* Brano di lettura
========================================

La massima fortuna per un uomo medievale era nascere primogenito e figlio di un nobile possidente. Era quindi un destino per pochi, perché le famiglie avevano una media di dieci figli ognuna e l'eredità - tutta, tutta - era solo per il maggiore. Maschio ovviamente.
Che fine facevano i figli cadetti? Dovevano tentare la carriera di cavaliere e porsi al servizio di un signore. Costituivano la cosiddetta piccola cavalleria e dovevano dimostrare, tramite il servizio, che erano utili alla società.
L'amor cortese nasce proprio in seno a questa necessità, poi trasformata in virtù. Il signore presso cui si prestava servizio aveva certamente una signora e il cavaliere che si innamorava di lei e decideva di prestare il servizio d'amore, non solo dimostrava di essere utile, ma anche nobile d'animo. E la nobiltà d'animo conquistata dal cavaliere assumeva lo stesso valore delle terre ereditate dal primogenito, perché era il servizio stesso alla dama a dargli un riconoscimento sociale, quindi un valore legittimo agli occhi della corte.

Sicuramente abbiamo tutti in testa l'immagine del cavaliere valoroso che sconfigge il drago per liberare la principessa e meritarla come sposa, oppure quella del cavaliere della tavola rotonda che parte alla ricerca del Graal; tutte queste avventure mettono in luce due aspetti della cavalleria: il primo ci dice che il titolo di cavaliere va conquistato. Non basta stare a corte e ricevere il favore della dama, ma bisogna mostrare a tutti il proprio coraggio e la propria capacità di proteggere i più deboli, di difendere il villaggio dai pericoli, di far fronte alle avversità. Il secondo aspetto è simbolico e rimanda ai riti di iniziazione che i giovani dovevano affrontare per essere ammessi alla vita adulta. Se ci fate caso, nei romanzi cortesi, come quelli di Chrétien de Troyes, si parte da una situazione di stasi e di immaturità del cavaliere protagonista, poi accade qualcosa che turba la quiete iniziale ed è a questo punto che il cavaliere inizia il suo viaggio avventuroso per risolvere il problema. Come ogni guerriero che si rispetti, non parte certo sulla spinta di un afflato altruistico, ma per il desiderio di gloria personale. Sarà durante il viaggio e attraverso le peripezie che il nostro eroe si misurerà con se stesso, i suoi vizi, le tentazioni, le difficoltà. La sua tempra verrà passata nel fuoco e solo allora saprà se merita il suo nome. È la conquista del nome, ossia dell'identità, la vera impresa del cavaliere.
È da sottolineare che ciò è subordinato al servizio della dama. È alla dama che il cavaliere deve rendere conto. Perché questo?

Spesso si sottolinea il legame platonico tra dama e cavaliere, forse pensando più al Dante della Commedia che alla materia bretone, un Dante che aveva ampiamente superato l'amore carnale per l'angelo Beatrice.

========================================

* Estratto dei dati
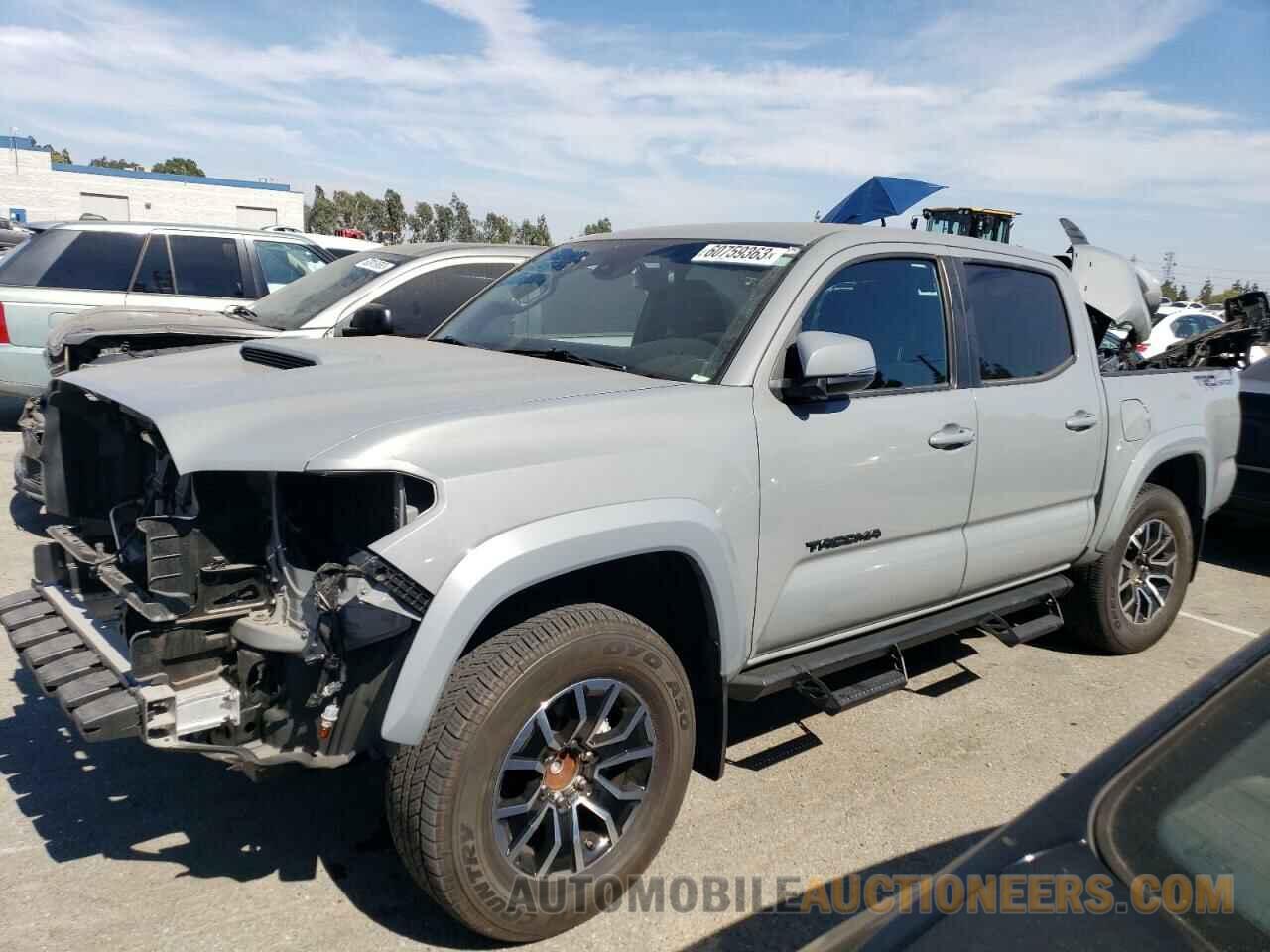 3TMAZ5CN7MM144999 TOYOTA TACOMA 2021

========================================

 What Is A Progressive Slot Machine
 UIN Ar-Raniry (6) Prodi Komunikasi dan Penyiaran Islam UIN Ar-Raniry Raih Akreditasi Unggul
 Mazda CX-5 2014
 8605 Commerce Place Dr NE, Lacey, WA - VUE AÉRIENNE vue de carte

========================================

* Esercizi da svolgere
1. Rispondi alle domande in base al brano sull'amor cortese, contrassegnando le risposte con le stesse lettere.
(a) Quanti figli aveva in media ogni famiglia?
(b) Che cosa costituivano i figli cadetti posti al servizio di un signore?
(c) Quale autore di romanzi cortesi viene nominato?
2. Stabilisci se ciascuna affermazione concorda con il brano sull'amor cortese. Rispondi sì o no e cita testualmente le parole decisive.
(a) L'eredità veniva divisa fra tutti i figli maschi.
(b) Il cavaliere protagonista parte per il viaggio spinto dal desiderio di gloria personale.
(c) Per ottenere il titolo di cavaliere basta stare a corte e ricevere il favore della dama.

* Risposte per esercizio
1.
(a) Dieci figli.
(b) La cosiddetta piccola cavalleria.
(c) Chrétien de Troyes.

2.
(a) No: "l'eredità - tutta, tutta - era solo per il maggiore".
(b) Sì: "non parte certo sulla spinta di un afflato altruistico, ma per il desiderio di gloria personale".
(c) No: "Non basta stare a corte e ricevere il favore della dama".